Proof. From Equation 1, \dot{K}/K = \phi_H H/K + \phi_A A^{\gamma} K^{\phi-1}. On the BGP where \dot{K}/K is constant, this requires A^{\gamma} K^{\phi-1} to be constant, which holds if g_K^{HA} = \gamma g_A / (1-\phi). Substituting and using the definition of \rho gives Equation 6. See Appendix Section 13.2 for the full derivation.
Theorem 1 Theorem 1 (Supra-Romer Growth Regime). If \gamma > 1/(1-\phi), the hybrid model exhibits an accelerating BGP: the knowledge growth rate g_K^{HA}(t) is strictly increasing in time along the balanced trajectory, implying a permanent acceleration of per capita output growth. In the limiting case \phi \to 0, this condition reduces to \gamma > 1, and the model generates a Type~I growth singularity in the sense of Aghion et al. (2019): the time to each successive doubling of K decreases without bound.
Proof. Differentiating g_K^{HA} with respect to time and using \dot{K} = g_K K, the condition for \partial g_K^{HA}/\partial t > 0 reduces to \gamma(1-\phi) > 1, i.e. \gamma > 1/(1-\phi). When \phi \to 0, this simplifies to \gamma > 1. The singularity result follows from the argument in Aghion et al. (2019): if g_K is increasing and unbounded, the time integral of g_K diverges, implying K \to \infty in finite time under the additional regularity condition that g_K grows at least as fast as a positive power of itself.
Remark. Theorem Theorem 1 makes explicit the conditions under which agentic AI may, in principle, deliver explosive growth.

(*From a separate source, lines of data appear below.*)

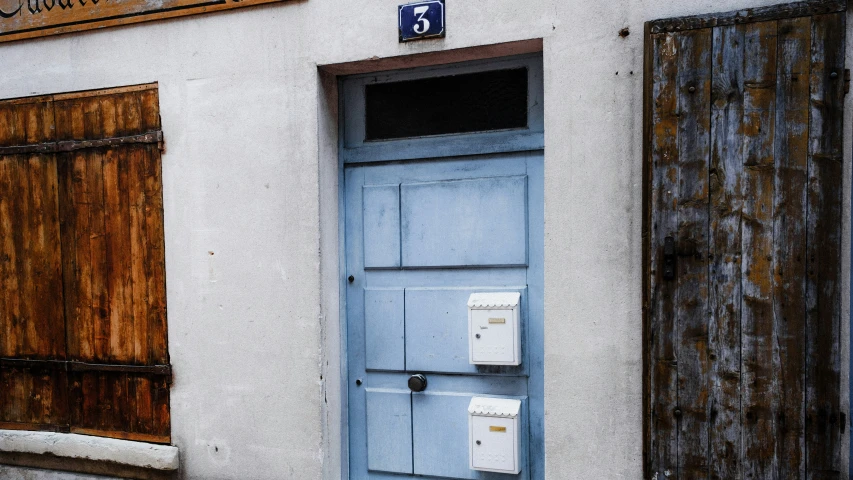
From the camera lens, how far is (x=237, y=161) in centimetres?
312

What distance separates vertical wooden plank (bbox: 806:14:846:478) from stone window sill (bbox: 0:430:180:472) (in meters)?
3.19

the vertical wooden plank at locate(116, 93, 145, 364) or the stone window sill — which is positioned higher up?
the vertical wooden plank at locate(116, 93, 145, 364)

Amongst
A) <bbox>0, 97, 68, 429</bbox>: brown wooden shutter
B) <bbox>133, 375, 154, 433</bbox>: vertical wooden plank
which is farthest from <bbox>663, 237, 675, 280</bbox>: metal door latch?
<bbox>0, 97, 68, 429</bbox>: brown wooden shutter

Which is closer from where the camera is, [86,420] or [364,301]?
[364,301]

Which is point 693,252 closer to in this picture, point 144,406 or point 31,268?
point 144,406

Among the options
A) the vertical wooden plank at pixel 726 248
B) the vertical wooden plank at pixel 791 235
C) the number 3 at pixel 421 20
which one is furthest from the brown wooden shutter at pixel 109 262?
the vertical wooden plank at pixel 791 235

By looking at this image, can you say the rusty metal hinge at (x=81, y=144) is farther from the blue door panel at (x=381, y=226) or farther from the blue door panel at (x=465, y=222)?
the blue door panel at (x=465, y=222)

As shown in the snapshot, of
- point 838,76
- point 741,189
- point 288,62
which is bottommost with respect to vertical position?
point 741,189

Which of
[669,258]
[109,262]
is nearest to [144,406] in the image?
[109,262]

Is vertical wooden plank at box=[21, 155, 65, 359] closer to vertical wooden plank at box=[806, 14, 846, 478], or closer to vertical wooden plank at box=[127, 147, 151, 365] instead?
vertical wooden plank at box=[127, 147, 151, 365]

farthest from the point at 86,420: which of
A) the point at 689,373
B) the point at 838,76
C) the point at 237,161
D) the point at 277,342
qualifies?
the point at 838,76

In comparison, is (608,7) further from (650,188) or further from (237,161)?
(237,161)

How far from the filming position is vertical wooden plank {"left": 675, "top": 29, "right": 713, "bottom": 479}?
240 centimetres

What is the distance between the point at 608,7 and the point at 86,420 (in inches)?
146
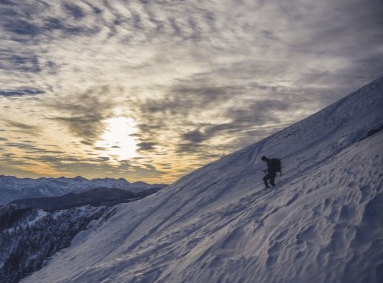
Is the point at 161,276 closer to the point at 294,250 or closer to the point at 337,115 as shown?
the point at 294,250

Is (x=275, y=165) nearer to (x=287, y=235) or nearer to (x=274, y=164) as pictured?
(x=274, y=164)

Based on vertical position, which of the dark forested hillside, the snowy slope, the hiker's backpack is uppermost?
the dark forested hillside

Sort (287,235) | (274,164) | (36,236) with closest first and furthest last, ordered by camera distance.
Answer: (287,235) < (274,164) < (36,236)

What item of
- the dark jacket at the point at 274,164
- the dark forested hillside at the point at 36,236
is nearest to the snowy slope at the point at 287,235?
the dark jacket at the point at 274,164

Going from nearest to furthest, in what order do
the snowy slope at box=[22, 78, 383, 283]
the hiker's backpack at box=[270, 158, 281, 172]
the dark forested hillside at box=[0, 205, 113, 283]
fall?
the snowy slope at box=[22, 78, 383, 283] → the hiker's backpack at box=[270, 158, 281, 172] → the dark forested hillside at box=[0, 205, 113, 283]

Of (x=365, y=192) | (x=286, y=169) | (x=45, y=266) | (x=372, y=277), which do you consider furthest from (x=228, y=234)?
(x=45, y=266)

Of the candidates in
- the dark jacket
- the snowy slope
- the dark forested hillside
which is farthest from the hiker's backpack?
the dark forested hillside

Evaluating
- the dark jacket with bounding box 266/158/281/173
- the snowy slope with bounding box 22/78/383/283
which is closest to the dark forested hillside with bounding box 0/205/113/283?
the snowy slope with bounding box 22/78/383/283

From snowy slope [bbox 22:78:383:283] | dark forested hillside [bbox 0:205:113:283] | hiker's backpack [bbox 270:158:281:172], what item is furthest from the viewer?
dark forested hillside [bbox 0:205:113:283]

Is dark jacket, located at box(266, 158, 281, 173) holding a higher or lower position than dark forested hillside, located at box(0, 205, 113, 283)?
lower

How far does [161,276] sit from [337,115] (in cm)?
2633

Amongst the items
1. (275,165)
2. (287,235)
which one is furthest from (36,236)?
(287,235)

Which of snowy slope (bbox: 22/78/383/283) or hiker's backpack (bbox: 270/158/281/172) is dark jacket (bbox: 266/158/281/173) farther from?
snowy slope (bbox: 22/78/383/283)

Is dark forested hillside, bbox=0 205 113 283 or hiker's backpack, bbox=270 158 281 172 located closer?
hiker's backpack, bbox=270 158 281 172
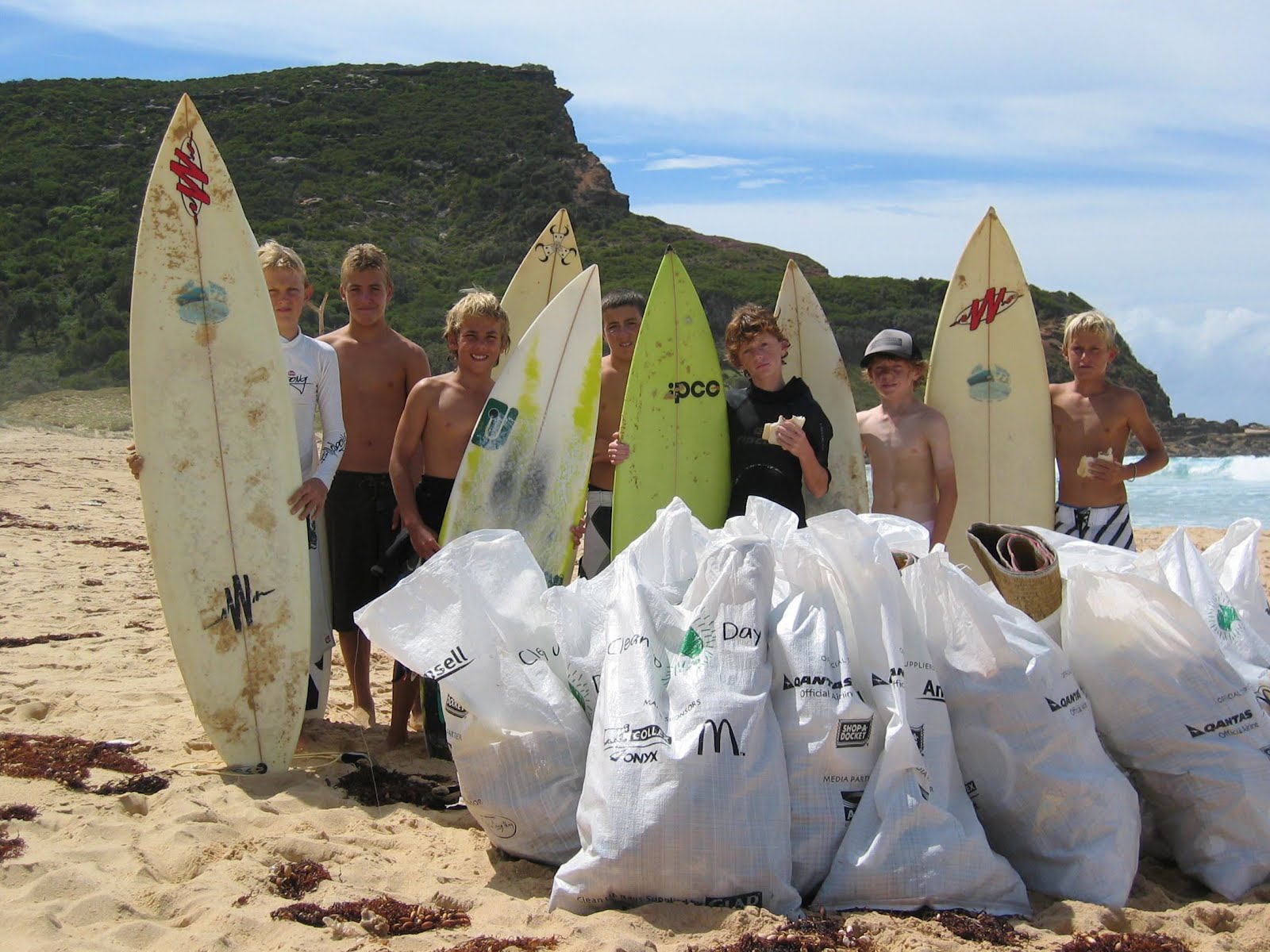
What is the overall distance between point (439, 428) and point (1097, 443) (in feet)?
8.86

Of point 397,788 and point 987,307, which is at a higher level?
point 987,307

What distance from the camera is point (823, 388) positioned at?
189 inches

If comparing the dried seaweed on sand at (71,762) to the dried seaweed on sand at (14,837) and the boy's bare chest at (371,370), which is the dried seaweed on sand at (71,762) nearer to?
the dried seaweed on sand at (14,837)

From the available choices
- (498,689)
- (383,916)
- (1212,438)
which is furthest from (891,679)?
(1212,438)

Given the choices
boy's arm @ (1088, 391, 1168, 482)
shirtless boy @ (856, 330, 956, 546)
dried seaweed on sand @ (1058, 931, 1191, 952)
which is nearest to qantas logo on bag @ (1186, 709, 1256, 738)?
dried seaweed on sand @ (1058, 931, 1191, 952)

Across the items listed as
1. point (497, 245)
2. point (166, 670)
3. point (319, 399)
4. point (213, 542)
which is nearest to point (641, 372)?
point (319, 399)

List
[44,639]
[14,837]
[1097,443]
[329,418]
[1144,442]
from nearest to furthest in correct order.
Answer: [14,837], [329,418], [1144,442], [1097,443], [44,639]

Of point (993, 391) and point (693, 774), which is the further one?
point (993, 391)

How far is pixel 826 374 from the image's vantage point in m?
4.82

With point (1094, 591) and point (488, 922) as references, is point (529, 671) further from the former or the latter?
point (1094, 591)

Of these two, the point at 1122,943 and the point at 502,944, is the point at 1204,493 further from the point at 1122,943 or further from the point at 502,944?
the point at 502,944

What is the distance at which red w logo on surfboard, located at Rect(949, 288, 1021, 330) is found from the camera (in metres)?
4.99

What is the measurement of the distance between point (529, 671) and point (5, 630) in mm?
3537

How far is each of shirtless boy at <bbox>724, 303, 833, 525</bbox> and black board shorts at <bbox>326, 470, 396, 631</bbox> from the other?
1313 mm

Critically, the singularity does not require full automation of human tasks—only superlinear scaling (\gamma > 1/(1-\phi)) in the agentic R&D sector. This contrasts with the full-automation condition of Aghion et al. (2019), making the AIE singularity threshold potentially more attainable under near-term technological conditions. The threshold is also consistent with the three-level capability framework of Haefner et al. (2021): the Exploring level of AI capability corresponds precisely to the regime where \gamma begins to exceed the critical threshold.

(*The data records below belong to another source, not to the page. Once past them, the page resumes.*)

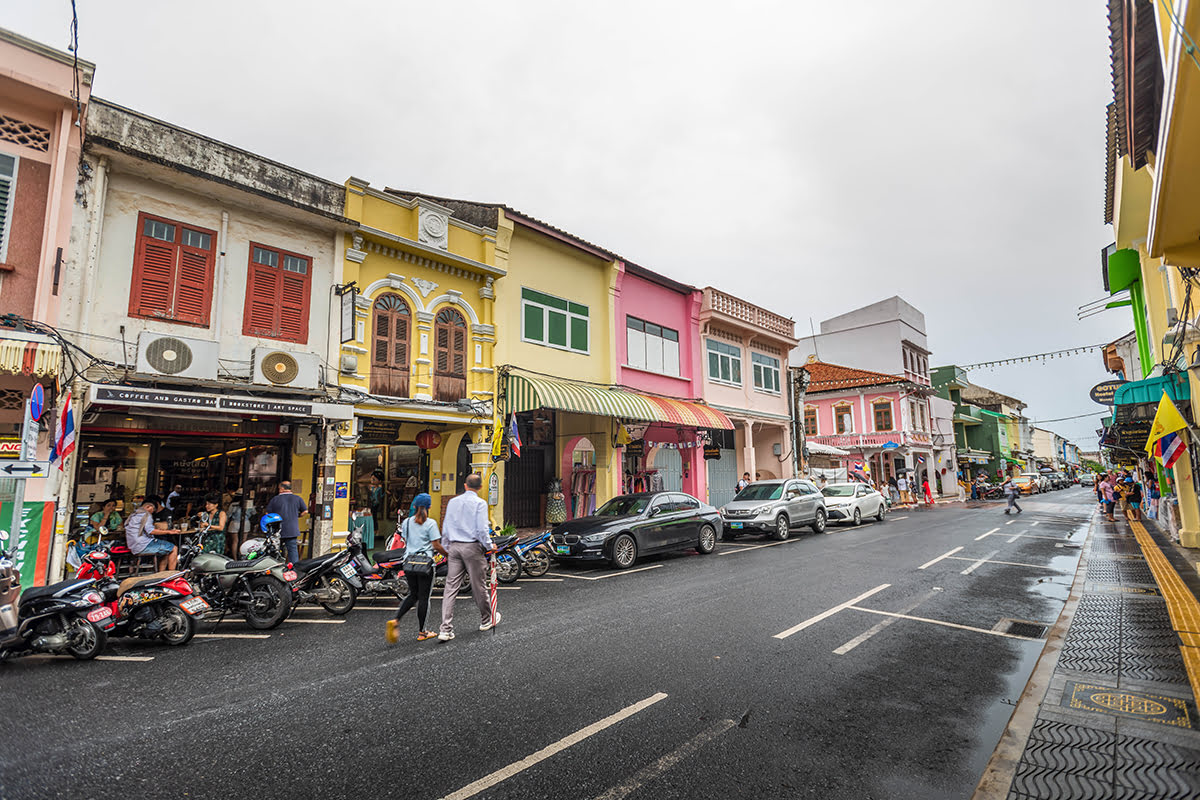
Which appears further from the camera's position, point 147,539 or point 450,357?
Answer: point 450,357

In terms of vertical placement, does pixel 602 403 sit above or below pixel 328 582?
above

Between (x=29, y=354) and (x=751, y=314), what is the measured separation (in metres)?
21.9

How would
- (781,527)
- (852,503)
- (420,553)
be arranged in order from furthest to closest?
(852,503) → (781,527) → (420,553)

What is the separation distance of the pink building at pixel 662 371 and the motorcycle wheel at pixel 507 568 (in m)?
8.40

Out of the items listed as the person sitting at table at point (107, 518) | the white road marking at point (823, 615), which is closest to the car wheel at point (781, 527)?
the white road marking at point (823, 615)

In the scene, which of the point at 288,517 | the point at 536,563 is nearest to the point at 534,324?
the point at 536,563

Figure Figure 1 illustrates the relationship between agentic scaling and knowledge growth along the BGP.
4. Firm-Level Model: Optimal Innovation Investment
4.1 The Firm’s Problem
Consider a representative R&D-intensive firm that maximises profit by choosing the optimal mix of human researchers H and AI agents A:
\max_{H, A \geq 0} \quad \Pi = P \cdot I(H, A) - wH - cA, \tag{7}
where P > 0 is the market value of an innovation (proportional to the present value of monopoly rents under a standard Dixit-Stiglitz pricing structure), w is the researcher wage, and c is the per-agent compute cost. Using the innovation production function Equation 2:
\Pi = P\bigl(\alpha H^{\beta} + \delta A^{\eta}\bigr) - wH - cA. \tag{8}
4.2 Optimal Input Conditions
First-order conditions yield:
\frac{\partial \Pi}{\partial H} = P \alpha \beta H^{\beta-1} - w = 0 \quad \implies \quad H^* = \left(\frac{P\alpha\beta}{w}\right)^{1/(1-\beta)}, \tag{9}
\frac{\partial \Pi}{\partial A} = P \delta \eta A^{\eta-1} - c = 0 \quad \implies \quad A^* = \left(\frac{P\delta\eta}{c}\right)^{1/(1-\eta)}. \tag{10}
The optimal innovation input mix is therefore fully separable: each factor is chosen independently by equating its marginal revenue product to its cost. The relative intensity of AI-versus-human R&D depends critically on the ratio c/w—the relative price of compute versus human capital.
Proposition 3 Proposition 3 (Substitution and Complementarity). Define the agent intensity ratio \rho^* \equiv A^*/H^*:
\rho^* = \left(\frac{P\delta\eta}{c}\right)^{1/(1-\eta)} \bigg/ \left(\frac{P\alpha\beta}{w}\right)^{1/(1-\beta)}. \tag{11}
Under Assumption 4 (\eta > \beta):
- \partial \rho^*/\partial c < 0: falling compute cost monotonically increases agent intensity.
- \partial \rho^*/\partial w > 0: rising researcher wages accelerate the substitution toward agentic R&D.
- There exists a critical compute cost \bar{c} such that for all c < \bar{c}, the interior optimum H^*, A^* > 0 remains valid, but as c \to 0, the firm’s optimal allocation concentrates arbitrarily large A^* relative to H^*, effectively specialising in agentic R&D for exploratory tasks while retaining a positive (but relatively shrinking) stock of human researchers for objective-setting and evaluation functions that AI agents cannot yet perform.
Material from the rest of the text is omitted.